* Task instructions *
Can you update the records below so that every "parked car" becomes "stationary car" and nothing else changes?

* Records in a dataset *
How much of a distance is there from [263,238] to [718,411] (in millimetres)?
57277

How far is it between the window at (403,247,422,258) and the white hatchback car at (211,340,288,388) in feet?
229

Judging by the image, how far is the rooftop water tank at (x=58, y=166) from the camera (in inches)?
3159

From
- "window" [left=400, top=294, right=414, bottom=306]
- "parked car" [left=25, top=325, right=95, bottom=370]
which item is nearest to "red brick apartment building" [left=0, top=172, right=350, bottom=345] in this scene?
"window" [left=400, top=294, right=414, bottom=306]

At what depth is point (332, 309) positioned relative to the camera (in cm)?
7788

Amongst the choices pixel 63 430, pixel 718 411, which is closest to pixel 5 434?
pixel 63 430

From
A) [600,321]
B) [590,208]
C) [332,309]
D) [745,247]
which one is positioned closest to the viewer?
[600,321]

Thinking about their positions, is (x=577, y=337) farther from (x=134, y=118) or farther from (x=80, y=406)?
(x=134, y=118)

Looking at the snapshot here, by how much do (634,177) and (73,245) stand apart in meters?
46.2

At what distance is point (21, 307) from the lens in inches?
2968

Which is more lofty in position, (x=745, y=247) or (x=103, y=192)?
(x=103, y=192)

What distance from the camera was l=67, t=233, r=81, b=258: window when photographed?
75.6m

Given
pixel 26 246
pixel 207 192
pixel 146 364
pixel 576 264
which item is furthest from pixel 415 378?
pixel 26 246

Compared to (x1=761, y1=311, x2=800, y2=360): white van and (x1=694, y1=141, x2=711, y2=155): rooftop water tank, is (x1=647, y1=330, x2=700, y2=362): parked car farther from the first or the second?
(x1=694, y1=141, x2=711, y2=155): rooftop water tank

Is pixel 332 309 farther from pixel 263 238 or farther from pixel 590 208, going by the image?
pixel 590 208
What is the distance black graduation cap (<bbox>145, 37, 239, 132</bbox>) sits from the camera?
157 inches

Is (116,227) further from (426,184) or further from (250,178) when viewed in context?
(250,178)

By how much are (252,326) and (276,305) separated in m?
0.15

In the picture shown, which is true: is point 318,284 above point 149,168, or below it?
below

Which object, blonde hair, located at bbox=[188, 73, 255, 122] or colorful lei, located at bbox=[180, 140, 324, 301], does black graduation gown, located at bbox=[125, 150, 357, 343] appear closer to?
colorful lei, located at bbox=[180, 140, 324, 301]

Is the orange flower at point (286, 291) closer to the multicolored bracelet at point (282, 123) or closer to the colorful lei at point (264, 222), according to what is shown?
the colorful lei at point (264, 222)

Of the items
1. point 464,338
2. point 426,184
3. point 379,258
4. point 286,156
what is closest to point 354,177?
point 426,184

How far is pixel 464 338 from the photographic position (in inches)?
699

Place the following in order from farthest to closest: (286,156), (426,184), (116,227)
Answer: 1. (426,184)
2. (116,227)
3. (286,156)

* Exercise output *
How much of a distance is there from [263,238] to [718,411] (in millimetres)?
57277

How far is it between the window at (403,247,422,258) and the white hatchback car at (211,340,288,388) in feet?
229

Judging by the image, how far is the rooftop water tank at (x=58, y=166) from the camera (in inches)?
3159

From
- "window" [left=400, top=294, right=414, bottom=306]
- "stationary car" [left=25, top=325, right=95, bottom=370]
which item is nearest to "red brick apartment building" [left=0, top=172, right=350, bottom=345] in this scene?
"window" [left=400, top=294, right=414, bottom=306]

At what depth is point (332, 309) positioned relative to the camera (in cm)?
7788

Amongst the choices pixel 63 430, pixel 718 411, which is closest to pixel 5 434?
pixel 63 430

From
A) [600,321]
B) [590,208]
C) [332,309]
D) [745,247]
which one is positioned closest to the viewer?
[600,321]

Thinking about their positions, is (x=577, y=337) farther from (x=134, y=118) or farther from (x=80, y=406)?
(x=134, y=118)

Looking at the snapshot here, by how much do (634,177) and (73,245) stand apart in meters?
46.2

At what distance is point (21, 307) from the lens in inches?
2968

Which is more lofty in position, (x=745, y=247) or (x=103, y=192)?
(x=103, y=192)

What distance from the camera was l=67, t=233, r=81, b=258: window when photographed?
75.6m

Given
pixel 26 246
pixel 207 192
pixel 146 364
pixel 576 264
which item is furthest from pixel 415 378?
pixel 26 246

Compared to (x1=761, y1=311, x2=800, y2=360): white van and (x1=694, y1=141, x2=711, y2=155): rooftop water tank, is (x1=647, y1=330, x2=700, y2=362): stationary car farther from the first or the second?
(x1=694, y1=141, x2=711, y2=155): rooftop water tank

Is pixel 332 309 farther from pixel 263 238 or farther from pixel 590 208, going by the image?
pixel 590 208
What is the distance black graduation cap (<bbox>145, 37, 239, 132</bbox>) sits from the camera?
157 inches

Is (116,227) further from (426,184) or further from (250,178) when viewed in context?
(250,178)

By how much are (252,326) and (276,305) separated in m?
0.15

In the picture shown, which is true: is point 318,284 above point 149,168, or below it?
below

Which object, blonde hair, located at bbox=[188, 73, 255, 122] or colorful lei, located at bbox=[180, 140, 324, 301], does black graduation gown, located at bbox=[125, 150, 357, 343] appear closer to?
colorful lei, located at bbox=[180, 140, 324, 301]

Is the orange flower at point (286, 291) closer to the multicolored bracelet at point (282, 123) or closer to the colorful lei at point (264, 222), according to what is shown?
the colorful lei at point (264, 222)

Of the items
1. point 464,338
2. point 426,184
3. point 379,258
4. point 286,156
what is closest to point 354,177?
point 426,184

How far is pixel 464 338 from the photographic position (in inches)?
699

Place the following in order from farthest to closest: (286,156), (426,184), (116,227)
Answer: 1. (426,184)
2. (116,227)
3. (286,156)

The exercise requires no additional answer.